• **PROVIDED DATA**:
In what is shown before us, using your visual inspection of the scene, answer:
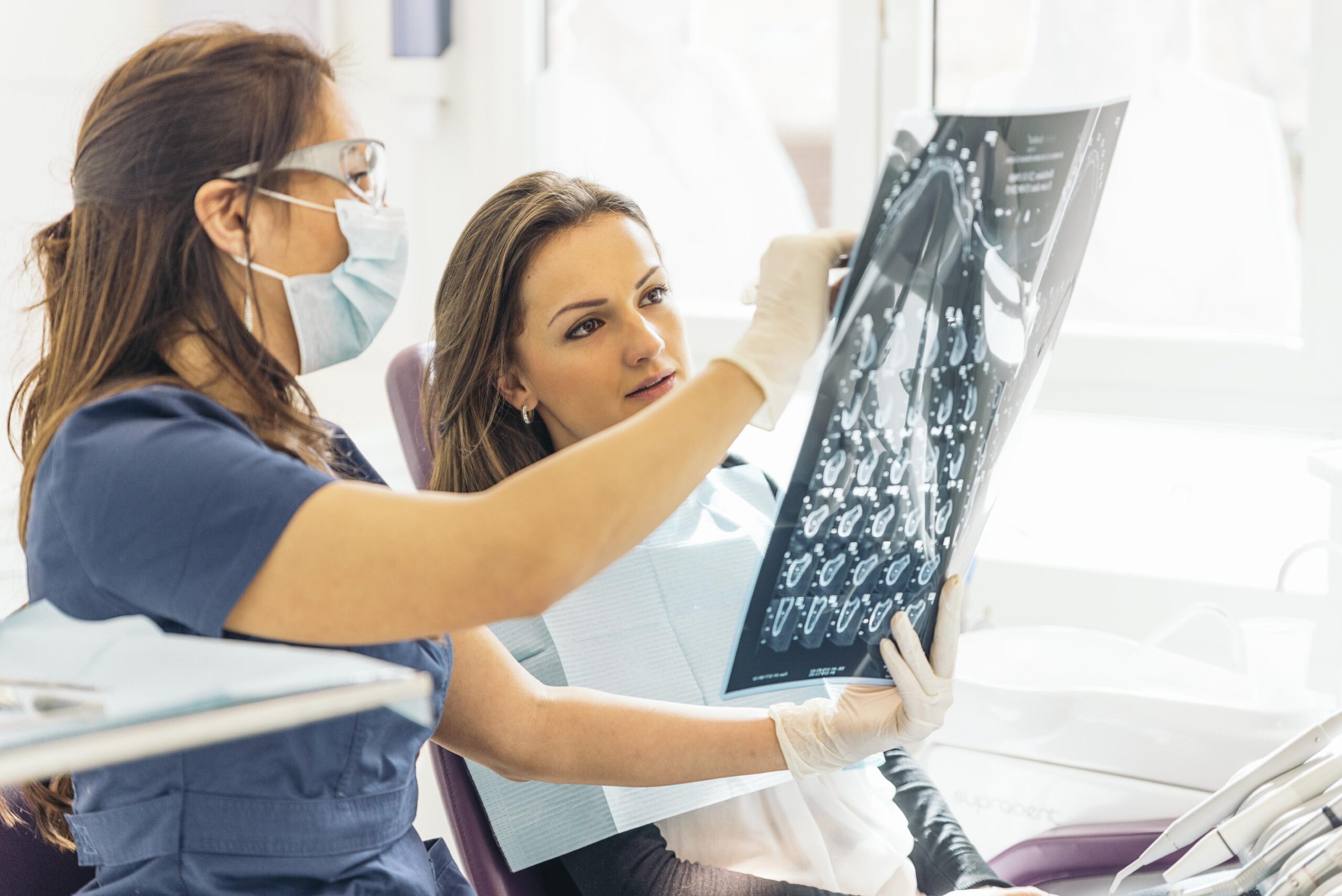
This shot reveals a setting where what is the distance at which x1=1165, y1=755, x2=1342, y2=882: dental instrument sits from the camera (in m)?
--
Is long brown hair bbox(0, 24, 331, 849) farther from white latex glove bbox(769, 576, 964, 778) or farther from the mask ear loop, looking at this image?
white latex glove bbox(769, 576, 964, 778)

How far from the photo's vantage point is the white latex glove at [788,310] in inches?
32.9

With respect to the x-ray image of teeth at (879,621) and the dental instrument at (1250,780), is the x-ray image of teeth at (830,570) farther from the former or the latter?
...
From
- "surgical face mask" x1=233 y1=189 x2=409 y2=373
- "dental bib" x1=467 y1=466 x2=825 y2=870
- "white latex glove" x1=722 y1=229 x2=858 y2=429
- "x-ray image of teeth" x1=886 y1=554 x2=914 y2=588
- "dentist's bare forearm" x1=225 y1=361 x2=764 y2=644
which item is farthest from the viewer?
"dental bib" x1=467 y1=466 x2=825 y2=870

• **TO BE DONE**: Pull out the lines from the one containing "How far from" through the one containing "With respect to", both included, and reproduce them word for word.

• **EXERCISE OUTPUT**:
How far from the photo's vantage point is the white latex glove at [788,310] in inches?
32.9

With respect to the x-ray image of teeth at (879,621) and the dental instrument at (1250,780), is the x-ray image of teeth at (830,570) farther from the former or the latter?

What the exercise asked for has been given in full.